Washington accident highlights struggles of transit agencies

On June 22, nine people were killed and scores were hurt in a two-train collision on Washington's Metro system. It was the worst accident in 33 years on the transportation network which serves the District of Columbia and neighboring suburbs in Maryland and Virginia.

The tragedy raises questions again about the funding and safety of public transit systems and the cause remains under investigation. The Baltimore Sun reported that the train that caused the accident had some of the oldest rail cars in the Metro fleet. Computer failure is being investigated as a cause.


Record numbers of riders are piling into public transit systems around major cities, motivated by high gas prices, worries about the costs of driving and a concern about the environment. American Public Transportation Association president William Millar told USA Today last year that usage data was higher in 2007 than it had been in 50 years. Last year APTA calculated a "modern record" of 10.7 billion trips. First-quarter data of 2 .6 billion trips exceeded expectations, even though gas prices declined and unemployment continued to rise. Ridership may double over the next 20 years.
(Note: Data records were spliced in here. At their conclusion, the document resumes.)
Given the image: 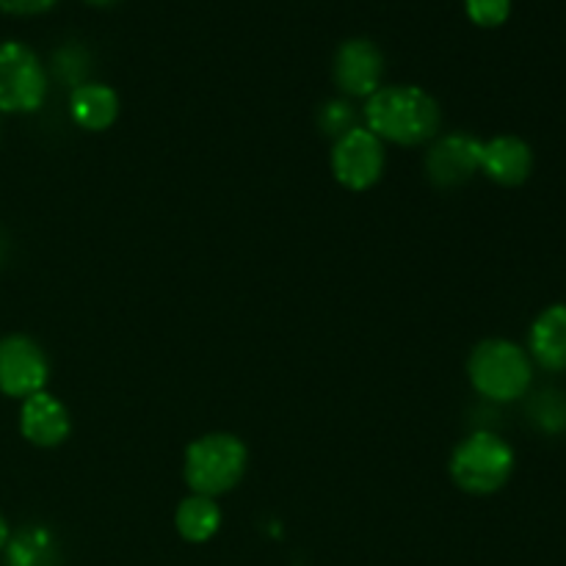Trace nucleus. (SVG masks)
Instances as JSON below:
<instances>
[{
  "instance_id": "412c9836",
  "label": "nucleus",
  "mask_w": 566,
  "mask_h": 566,
  "mask_svg": "<svg viewBox=\"0 0 566 566\" xmlns=\"http://www.w3.org/2000/svg\"><path fill=\"white\" fill-rule=\"evenodd\" d=\"M86 3H94V6H114L116 0H86Z\"/></svg>"
},
{
  "instance_id": "7ed1b4c3",
  "label": "nucleus",
  "mask_w": 566,
  "mask_h": 566,
  "mask_svg": "<svg viewBox=\"0 0 566 566\" xmlns=\"http://www.w3.org/2000/svg\"><path fill=\"white\" fill-rule=\"evenodd\" d=\"M468 376L475 392L490 401H517L534 379L531 357L512 340H484L468 359Z\"/></svg>"
},
{
  "instance_id": "9d476101",
  "label": "nucleus",
  "mask_w": 566,
  "mask_h": 566,
  "mask_svg": "<svg viewBox=\"0 0 566 566\" xmlns=\"http://www.w3.org/2000/svg\"><path fill=\"white\" fill-rule=\"evenodd\" d=\"M20 431L31 446L39 448H59L61 442L70 440L72 420L64 403L48 390L28 396L20 409Z\"/></svg>"
},
{
  "instance_id": "39448f33",
  "label": "nucleus",
  "mask_w": 566,
  "mask_h": 566,
  "mask_svg": "<svg viewBox=\"0 0 566 566\" xmlns=\"http://www.w3.org/2000/svg\"><path fill=\"white\" fill-rule=\"evenodd\" d=\"M48 97V75L28 44H0V111L3 114H33Z\"/></svg>"
},
{
  "instance_id": "9b49d317",
  "label": "nucleus",
  "mask_w": 566,
  "mask_h": 566,
  "mask_svg": "<svg viewBox=\"0 0 566 566\" xmlns=\"http://www.w3.org/2000/svg\"><path fill=\"white\" fill-rule=\"evenodd\" d=\"M481 171L497 186H523L534 171V153L517 136H495L481 147Z\"/></svg>"
},
{
  "instance_id": "20e7f679",
  "label": "nucleus",
  "mask_w": 566,
  "mask_h": 566,
  "mask_svg": "<svg viewBox=\"0 0 566 566\" xmlns=\"http://www.w3.org/2000/svg\"><path fill=\"white\" fill-rule=\"evenodd\" d=\"M514 473V451L492 431H475L451 457L453 484L470 495H492L503 490Z\"/></svg>"
},
{
  "instance_id": "ddd939ff",
  "label": "nucleus",
  "mask_w": 566,
  "mask_h": 566,
  "mask_svg": "<svg viewBox=\"0 0 566 566\" xmlns=\"http://www.w3.org/2000/svg\"><path fill=\"white\" fill-rule=\"evenodd\" d=\"M70 111L83 130H108L119 116V97L105 83H81L72 92Z\"/></svg>"
},
{
  "instance_id": "f03ea898",
  "label": "nucleus",
  "mask_w": 566,
  "mask_h": 566,
  "mask_svg": "<svg viewBox=\"0 0 566 566\" xmlns=\"http://www.w3.org/2000/svg\"><path fill=\"white\" fill-rule=\"evenodd\" d=\"M249 451L235 434H205L193 440L186 451V484L193 495L219 497L235 490L247 473Z\"/></svg>"
},
{
  "instance_id": "6e6552de",
  "label": "nucleus",
  "mask_w": 566,
  "mask_h": 566,
  "mask_svg": "<svg viewBox=\"0 0 566 566\" xmlns=\"http://www.w3.org/2000/svg\"><path fill=\"white\" fill-rule=\"evenodd\" d=\"M385 55L368 39H348L337 48L335 83L348 97H370L381 88Z\"/></svg>"
},
{
  "instance_id": "2eb2a0df",
  "label": "nucleus",
  "mask_w": 566,
  "mask_h": 566,
  "mask_svg": "<svg viewBox=\"0 0 566 566\" xmlns=\"http://www.w3.org/2000/svg\"><path fill=\"white\" fill-rule=\"evenodd\" d=\"M175 525L182 539L191 542V545H202V542L213 539L216 531H219L221 512L213 497L191 495L177 506Z\"/></svg>"
},
{
  "instance_id": "0eeeda50",
  "label": "nucleus",
  "mask_w": 566,
  "mask_h": 566,
  "mask_svg": "<svg viewBox=\"0 0 566 566\" xmlns=\"http://www.w3.org/2000/svg\"><path fill=\"white\" fill-rule=\"evenodd\" d=\"M50 379V363L42 346L28 335L0 337V392L9 398L36 396Z\"/></svg>"
},
{
  "instance_id": "4468645a",
  "label": "nucleus",
  "mask_w": 566,
  "mask_h": 566,
  "mask_svg": "<svg viewBox=\"0 0 566 566\" xmlns=\"http://www.w3.org/2000/svg\"><path fill=\"white\" fill-rule=\"evenodd\" d=\"M6 558H9V566H55L59 564V545L48 528L28 525L17 536H9Z\"/></svg>"
},
{
  "instance_id": "6ab92c4d",
  "label": "nucleus",
  "mask_w": 566,
  "mask_h": 566,
  "mask_svg": "<svg viewBox=\"0 0 566 566\" xmlns=\"http://www.w3.org/2000/svg\"><path fill=\"white\" fill-rule=\"evenodd\" d=\"M55 0H0V11L6 14H42Z\"/></svg>"
},
{
  "instance_id": "f3484780",
  "label": "nucleus",
  "mask_w": 566,
  "mask_h": 566,
  "mask_svg": "<svg viewBox=\"0 0 566 566\" xmlns=\"http://www.w3.org/2000/svg\"><path fill=\"white\" fill-rule=\"evenodd\" d=\"M468 17L481 28H497L512 14V0H464Z\"/></svg>"
},
{
  "instance_id": "dca6fc26",
  "label": "nucleus",
  "mask_w": 566,
  "mask_h": 566,
  "mask_svg": "<svg viewBox=\"0 0 566 566\" xmlns=\"http://www.w3.org/2000/svg\"><path fill=\"white\" fill-rule=\"evenodd\" d=\"M534 420L545 431H564L566 429V398L562 392H542L539 401L534 403Z\"/></svg>"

"Now is the time to make the critical investments that the nation requires in its public transportation systems, highway infrastructure and high speed rail corridors," said Millar in a statement supporting a proposed transportation bill that would give surface transportation $450 billion.

But as their popularity surges, their funding needs to become more acute. A recent survey of transit agencies indicates that 80 percent expect their funding to be flat or declining this year, according to the APTA. A spokesman noted that nine out 10 transit agencies were forced to decide between raising fares or cutting service. Another problem these agencies are facing is debt.

New York's Metropolitan Transportation Authority is a case in point. MTA is a vital part of New York City's economy, transporting about four of five rush-hour commuters in and out of the Big Apple's business districts. It's the largest system in the U.S., carrying about 33 percent of the nation's public-transit passengers. The system, according to New York State, has a debt service of about $1.5 billion, which may more than double over the next few years.

"MTA is facing extreme financial pressure as a result of near- to-medium-term operating and capital hurdles given the rapid decline in operating subsidies, primarily mortgage recording tax revenues and other regional tax sources due to the downturn in regional housing prices and the current national and regional economic downturn," according to Fitch Ratings.

New York City has a vastly larger and less technical system than Washington, said Gene Russianoff, a staff attorney with the riders' advocacy group Straphangers Campaign. There has not been a fatality on the region's transit system since 1979. State officials recently approved two years of funding as part of a $23 billion bailout bill.

Kate Slevin, executive director of the Tri-State Transportation Campaign, a watchdog group for the region's transportation system, told DailyFinance she doesn't believe that maintenance has been short-changed because of the MTA's money woes. "We have definitely underfunded our infrastructure needs," she said. "The transit system in our region is still safe... [It's] vastly improved over where it was in the early 1980s. It is one of the best urban economic revitalization stories."

Though the system is safe, challenges remain, and finding enough funding remains an issue.